Grothendieck’s Universes and Wiles Proof (Fermat’s Last Theorem). Thought of the Day 77.0


In formulating the general theory of cohomology Grothendieck developed the concept of a universe – a collection of sets large enough to be closed under any operation that arose. Grothendieck proved that the existence of a single universe is equivalent over ZFC to the existence of a strongly inaccessible cardinal. More precisely, 𝑈 is the set 𝑉𝛼 of all sets with rank below 𝛼 for some uncountable strongly inaccessible cardinal.

Colin McLarty summarised the general situation:

Large cardinals as such were neither interesting nor problematic to Grothendieck and this paper shares his view. For him they were merely legitimate means to something else. He wanted to organize explicit calculational arithmetic into a geometric conceptual order. He found ways to do this in cohomology and used them to produce calculations which had eluded a decade of top mathematicians pursuing the Weil conjectures. He thereby produced the basis of most current algebraic geometry and not only the parts bearing on arithmetic. His cohomology rests on universes but weaker foundations also suffice at the loss of some of the desired conceptual order.

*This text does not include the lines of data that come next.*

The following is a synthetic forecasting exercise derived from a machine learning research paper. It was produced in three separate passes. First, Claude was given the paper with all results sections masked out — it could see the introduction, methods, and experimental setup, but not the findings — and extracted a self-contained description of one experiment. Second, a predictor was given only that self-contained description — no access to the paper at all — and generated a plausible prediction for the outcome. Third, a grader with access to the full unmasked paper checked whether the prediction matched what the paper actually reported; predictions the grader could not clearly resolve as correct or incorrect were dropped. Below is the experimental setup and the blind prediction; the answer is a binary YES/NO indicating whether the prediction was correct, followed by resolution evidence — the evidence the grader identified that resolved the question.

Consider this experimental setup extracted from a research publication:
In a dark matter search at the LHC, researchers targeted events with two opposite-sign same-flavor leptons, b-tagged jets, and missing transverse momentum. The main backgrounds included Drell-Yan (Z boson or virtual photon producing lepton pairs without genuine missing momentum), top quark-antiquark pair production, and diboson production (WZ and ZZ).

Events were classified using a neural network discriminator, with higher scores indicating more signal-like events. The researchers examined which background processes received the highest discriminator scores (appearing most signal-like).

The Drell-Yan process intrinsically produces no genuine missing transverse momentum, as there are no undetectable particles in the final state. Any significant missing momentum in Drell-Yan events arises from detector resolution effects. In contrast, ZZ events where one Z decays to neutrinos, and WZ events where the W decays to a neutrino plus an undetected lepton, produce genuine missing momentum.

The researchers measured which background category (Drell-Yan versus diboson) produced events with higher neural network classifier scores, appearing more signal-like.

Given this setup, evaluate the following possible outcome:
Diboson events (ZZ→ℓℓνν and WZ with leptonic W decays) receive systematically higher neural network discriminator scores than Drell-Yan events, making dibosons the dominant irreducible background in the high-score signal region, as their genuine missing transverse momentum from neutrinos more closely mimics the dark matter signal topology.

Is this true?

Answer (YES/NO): YES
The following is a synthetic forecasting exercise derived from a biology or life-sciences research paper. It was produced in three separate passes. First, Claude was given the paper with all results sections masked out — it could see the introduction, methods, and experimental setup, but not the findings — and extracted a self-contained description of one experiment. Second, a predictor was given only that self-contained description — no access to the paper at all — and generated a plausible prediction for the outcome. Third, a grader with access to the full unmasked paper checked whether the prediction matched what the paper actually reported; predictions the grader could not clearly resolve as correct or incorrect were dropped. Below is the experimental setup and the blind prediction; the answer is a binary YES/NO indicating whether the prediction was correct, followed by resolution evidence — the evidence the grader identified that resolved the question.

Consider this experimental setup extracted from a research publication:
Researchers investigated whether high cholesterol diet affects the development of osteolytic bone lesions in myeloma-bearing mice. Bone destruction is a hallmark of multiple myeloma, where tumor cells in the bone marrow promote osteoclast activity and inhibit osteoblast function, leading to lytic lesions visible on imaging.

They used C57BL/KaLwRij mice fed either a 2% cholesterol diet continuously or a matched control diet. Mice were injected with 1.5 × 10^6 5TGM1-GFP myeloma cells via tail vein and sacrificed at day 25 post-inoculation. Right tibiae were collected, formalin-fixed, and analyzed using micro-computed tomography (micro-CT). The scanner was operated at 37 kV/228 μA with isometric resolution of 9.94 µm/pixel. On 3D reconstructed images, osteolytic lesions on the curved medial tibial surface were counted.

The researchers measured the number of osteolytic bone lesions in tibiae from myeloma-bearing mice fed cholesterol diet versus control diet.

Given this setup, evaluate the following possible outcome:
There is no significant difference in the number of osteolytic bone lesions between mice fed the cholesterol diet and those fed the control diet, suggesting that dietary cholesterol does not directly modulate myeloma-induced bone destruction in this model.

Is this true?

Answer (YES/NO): NO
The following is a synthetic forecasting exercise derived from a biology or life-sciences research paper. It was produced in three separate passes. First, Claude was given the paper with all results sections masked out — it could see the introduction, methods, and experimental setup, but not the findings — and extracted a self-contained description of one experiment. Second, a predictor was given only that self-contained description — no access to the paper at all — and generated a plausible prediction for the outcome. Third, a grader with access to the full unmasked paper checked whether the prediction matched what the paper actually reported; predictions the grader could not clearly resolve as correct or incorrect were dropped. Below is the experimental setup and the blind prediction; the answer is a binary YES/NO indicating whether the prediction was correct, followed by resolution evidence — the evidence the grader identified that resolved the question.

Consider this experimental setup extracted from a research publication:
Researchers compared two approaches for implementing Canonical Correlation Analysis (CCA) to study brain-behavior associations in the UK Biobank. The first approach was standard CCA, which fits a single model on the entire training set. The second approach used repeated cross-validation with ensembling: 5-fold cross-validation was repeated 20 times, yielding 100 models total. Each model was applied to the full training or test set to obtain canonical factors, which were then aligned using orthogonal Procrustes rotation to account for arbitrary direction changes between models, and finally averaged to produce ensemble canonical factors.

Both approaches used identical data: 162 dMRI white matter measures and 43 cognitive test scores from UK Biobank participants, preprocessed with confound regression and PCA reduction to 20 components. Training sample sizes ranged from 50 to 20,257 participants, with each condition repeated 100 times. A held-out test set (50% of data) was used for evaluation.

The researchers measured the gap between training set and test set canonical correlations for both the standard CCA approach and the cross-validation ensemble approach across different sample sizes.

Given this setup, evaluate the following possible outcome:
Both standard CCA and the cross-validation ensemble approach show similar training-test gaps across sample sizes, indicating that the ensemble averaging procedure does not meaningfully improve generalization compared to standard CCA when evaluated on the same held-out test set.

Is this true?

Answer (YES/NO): NO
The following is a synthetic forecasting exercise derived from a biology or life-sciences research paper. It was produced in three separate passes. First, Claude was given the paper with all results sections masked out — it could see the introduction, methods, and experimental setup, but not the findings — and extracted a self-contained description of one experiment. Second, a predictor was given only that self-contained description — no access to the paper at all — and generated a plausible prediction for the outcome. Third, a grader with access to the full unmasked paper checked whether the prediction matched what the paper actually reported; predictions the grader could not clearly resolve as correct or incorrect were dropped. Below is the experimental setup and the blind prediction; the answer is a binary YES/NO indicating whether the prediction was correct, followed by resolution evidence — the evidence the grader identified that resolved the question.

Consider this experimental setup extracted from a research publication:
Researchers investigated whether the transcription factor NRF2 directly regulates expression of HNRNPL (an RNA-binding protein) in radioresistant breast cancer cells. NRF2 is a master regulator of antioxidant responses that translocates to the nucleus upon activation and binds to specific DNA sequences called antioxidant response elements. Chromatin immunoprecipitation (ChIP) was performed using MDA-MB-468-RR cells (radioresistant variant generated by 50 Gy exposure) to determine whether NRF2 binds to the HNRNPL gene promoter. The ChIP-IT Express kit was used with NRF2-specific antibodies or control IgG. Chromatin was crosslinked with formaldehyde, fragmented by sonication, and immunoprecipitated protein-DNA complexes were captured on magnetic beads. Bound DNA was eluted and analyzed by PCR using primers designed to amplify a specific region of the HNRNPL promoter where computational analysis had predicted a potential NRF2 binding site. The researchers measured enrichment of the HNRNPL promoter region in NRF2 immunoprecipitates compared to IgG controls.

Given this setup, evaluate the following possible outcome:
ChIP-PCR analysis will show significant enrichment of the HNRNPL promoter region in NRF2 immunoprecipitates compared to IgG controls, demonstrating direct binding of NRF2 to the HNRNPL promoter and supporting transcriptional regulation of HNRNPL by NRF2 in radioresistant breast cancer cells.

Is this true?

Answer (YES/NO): YES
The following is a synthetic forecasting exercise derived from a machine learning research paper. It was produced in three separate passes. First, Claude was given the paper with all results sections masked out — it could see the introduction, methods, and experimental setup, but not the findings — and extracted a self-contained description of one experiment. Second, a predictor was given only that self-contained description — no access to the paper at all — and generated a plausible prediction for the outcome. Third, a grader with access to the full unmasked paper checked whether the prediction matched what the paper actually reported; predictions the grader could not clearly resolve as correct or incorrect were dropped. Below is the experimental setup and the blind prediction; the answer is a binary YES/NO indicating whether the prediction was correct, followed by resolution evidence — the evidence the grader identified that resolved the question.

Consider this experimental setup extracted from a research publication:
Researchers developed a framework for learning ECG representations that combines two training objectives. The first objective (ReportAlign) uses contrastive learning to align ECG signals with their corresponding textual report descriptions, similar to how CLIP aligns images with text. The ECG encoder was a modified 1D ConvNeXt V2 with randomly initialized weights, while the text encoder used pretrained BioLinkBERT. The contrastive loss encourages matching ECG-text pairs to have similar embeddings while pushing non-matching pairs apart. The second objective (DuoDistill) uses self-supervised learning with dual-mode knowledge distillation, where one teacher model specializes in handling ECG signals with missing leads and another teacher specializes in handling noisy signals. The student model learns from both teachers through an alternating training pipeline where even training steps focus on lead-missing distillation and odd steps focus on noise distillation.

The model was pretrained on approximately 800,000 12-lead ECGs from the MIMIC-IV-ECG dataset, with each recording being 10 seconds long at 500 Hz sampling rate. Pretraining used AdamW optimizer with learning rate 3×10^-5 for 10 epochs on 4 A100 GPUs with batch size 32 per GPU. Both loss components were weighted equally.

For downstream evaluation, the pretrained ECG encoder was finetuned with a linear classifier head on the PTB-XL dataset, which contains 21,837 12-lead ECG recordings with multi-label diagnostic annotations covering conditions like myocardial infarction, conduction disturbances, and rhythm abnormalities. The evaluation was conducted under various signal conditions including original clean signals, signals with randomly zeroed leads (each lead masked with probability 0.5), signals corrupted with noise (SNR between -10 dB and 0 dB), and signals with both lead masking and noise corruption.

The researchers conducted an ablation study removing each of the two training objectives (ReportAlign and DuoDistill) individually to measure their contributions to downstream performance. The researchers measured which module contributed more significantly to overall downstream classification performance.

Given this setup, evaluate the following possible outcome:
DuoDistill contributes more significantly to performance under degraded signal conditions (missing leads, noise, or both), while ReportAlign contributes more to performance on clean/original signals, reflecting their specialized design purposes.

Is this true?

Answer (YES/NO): NO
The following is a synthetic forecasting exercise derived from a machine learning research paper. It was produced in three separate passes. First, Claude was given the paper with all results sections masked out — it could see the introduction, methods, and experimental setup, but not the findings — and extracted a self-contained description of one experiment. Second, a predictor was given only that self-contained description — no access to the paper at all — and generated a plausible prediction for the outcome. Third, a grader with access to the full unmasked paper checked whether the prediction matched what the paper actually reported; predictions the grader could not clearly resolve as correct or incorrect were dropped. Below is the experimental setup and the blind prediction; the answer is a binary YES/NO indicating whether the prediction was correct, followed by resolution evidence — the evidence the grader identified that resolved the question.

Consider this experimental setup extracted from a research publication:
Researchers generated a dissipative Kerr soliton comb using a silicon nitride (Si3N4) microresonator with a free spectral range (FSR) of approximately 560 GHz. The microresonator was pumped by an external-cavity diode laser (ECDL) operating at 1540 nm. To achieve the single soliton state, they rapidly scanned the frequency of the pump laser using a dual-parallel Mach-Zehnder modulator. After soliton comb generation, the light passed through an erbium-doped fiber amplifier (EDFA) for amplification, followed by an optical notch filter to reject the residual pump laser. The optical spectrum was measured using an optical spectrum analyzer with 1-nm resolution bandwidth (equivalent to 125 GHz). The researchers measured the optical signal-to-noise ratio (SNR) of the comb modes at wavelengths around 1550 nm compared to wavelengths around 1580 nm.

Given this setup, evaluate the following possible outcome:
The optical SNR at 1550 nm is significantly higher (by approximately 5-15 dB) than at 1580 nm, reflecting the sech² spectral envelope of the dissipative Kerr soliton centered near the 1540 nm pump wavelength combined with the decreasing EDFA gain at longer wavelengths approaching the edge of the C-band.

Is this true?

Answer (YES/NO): NO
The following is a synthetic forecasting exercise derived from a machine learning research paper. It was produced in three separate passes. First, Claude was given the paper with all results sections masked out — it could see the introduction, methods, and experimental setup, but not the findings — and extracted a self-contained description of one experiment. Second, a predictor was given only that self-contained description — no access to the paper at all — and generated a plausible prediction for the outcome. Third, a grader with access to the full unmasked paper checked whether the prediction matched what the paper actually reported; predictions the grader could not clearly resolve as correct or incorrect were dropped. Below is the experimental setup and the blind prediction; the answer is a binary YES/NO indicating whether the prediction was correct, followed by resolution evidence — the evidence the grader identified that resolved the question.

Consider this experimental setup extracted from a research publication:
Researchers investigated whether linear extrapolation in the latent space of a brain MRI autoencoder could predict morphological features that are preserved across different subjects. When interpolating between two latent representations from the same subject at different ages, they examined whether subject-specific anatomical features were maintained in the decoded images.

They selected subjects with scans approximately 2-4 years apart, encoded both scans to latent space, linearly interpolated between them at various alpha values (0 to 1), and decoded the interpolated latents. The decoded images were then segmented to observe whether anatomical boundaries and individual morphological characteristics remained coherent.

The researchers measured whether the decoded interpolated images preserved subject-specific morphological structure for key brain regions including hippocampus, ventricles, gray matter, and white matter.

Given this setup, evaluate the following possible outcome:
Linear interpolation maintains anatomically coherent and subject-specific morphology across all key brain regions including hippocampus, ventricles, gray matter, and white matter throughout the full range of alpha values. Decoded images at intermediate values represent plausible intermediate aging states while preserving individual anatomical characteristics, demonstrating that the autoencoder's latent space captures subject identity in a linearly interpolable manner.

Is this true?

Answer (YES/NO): YES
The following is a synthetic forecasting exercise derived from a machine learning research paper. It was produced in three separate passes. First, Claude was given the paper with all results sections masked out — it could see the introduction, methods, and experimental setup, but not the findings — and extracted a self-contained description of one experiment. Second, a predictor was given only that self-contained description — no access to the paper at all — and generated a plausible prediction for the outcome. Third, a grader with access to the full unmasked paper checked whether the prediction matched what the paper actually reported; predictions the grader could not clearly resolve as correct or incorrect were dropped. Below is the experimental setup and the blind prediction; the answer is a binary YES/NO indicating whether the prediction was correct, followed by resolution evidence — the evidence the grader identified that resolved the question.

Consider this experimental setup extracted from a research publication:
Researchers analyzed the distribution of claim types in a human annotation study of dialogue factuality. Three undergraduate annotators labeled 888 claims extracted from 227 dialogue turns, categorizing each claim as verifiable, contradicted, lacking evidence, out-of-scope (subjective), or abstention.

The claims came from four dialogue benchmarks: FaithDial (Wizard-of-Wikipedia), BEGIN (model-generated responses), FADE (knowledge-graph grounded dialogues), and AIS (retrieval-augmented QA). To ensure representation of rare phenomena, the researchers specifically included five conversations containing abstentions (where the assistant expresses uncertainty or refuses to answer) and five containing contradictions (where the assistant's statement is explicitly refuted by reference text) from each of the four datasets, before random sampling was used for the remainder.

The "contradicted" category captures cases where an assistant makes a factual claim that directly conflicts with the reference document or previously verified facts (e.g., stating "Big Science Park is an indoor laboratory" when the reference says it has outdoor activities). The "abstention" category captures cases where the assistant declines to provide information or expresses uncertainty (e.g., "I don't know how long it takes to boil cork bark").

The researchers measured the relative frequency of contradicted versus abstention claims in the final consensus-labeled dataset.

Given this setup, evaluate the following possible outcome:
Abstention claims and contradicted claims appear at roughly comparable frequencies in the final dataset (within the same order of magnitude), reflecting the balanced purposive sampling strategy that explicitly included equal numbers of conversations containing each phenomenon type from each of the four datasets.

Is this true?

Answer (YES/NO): NO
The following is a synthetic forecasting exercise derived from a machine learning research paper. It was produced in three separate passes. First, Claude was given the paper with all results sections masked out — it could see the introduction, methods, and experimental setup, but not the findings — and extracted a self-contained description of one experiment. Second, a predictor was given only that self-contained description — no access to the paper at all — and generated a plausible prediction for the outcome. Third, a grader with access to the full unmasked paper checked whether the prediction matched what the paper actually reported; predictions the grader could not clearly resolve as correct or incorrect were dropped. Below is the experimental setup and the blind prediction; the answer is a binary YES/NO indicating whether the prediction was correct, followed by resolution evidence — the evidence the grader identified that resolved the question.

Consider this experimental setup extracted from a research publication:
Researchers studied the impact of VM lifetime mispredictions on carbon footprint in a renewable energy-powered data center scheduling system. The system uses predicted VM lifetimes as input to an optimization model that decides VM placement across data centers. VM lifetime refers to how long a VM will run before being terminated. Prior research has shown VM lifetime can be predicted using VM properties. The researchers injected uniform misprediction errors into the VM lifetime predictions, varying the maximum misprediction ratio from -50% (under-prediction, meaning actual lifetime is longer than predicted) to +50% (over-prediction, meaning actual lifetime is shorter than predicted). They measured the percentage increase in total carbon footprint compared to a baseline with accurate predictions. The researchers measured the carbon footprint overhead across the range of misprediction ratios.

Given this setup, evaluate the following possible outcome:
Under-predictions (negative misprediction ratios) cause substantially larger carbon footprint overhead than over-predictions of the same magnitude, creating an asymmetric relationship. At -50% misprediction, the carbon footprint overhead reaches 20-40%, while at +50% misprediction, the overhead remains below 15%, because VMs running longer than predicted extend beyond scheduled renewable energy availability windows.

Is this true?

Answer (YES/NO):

The applications of cohomology theory implicitly rely on universes. Most number theorists regard the applications as requiring much less than their ‘on their face’ strength and in particular believe the large cardinal appeals are ‘easily eliminable’. There are in fact two issues. McLarty writes:

Wiles’s proof uses hard arithmetic some of which is on its face one or two orders above PA, and it uses functorial organizing tools some of which are on their face stronger than ZFC.

There are two current programs for verifying in detail the intuition that the formal requirements for Wiles proof of Fermat’s last theorem can be substantially reduced. On the one hand, McLarty’s current work aims to reduce the ‘on their face’ strength of the results in cohomology from large cardinal hypotheses to finite order Peano. On the other hand Macintyre aims to reduce the ‘on their face’ strength of results in hard arithmetic to Peano. These programs may be complementary or a full implementation of Macintyre’s might avoid the first.

McLarty reduces

  1. ‘ all of SGA (Revêtements Étales et Groupe Fondamental)’ to Bounded Zermelo plus a Universe.
  2. “‘the currently existing applications” to Bounded Zermelo itself, thus the con-sistency strength of simple type theory.’ The Grothendieck duality theorem and others like it become theorem schema.

The essential insight of the McLarty’s papers on cohomology is the role of replacement in giving strength to the universe hypothesis. A 𝑍𝐶-universe is defined to be a transitive set U modeling 𝑍𝐶 such that every subset of an element of 𝑈 is itself an element of 𝑈. He remarks that any 𝑉𝛼 for 𝛼 a limit ordinal is provable in 𝑍𝐹𝐶 to be a 𝑍𝐶-universe. McLarty then asserts the essential use of replacement in the original Grothendieck formulation is to prove: For an arbitrary ring 𝑅 every module over 𝑅 embeds in an injective 𝑅-module and thus injective resolutions exist for all 𝑅-modules. But he gives a proof in a system with the proof theoretic strength of finite order arithmetic that every sheaf of modules on any small site has an infinite resolution.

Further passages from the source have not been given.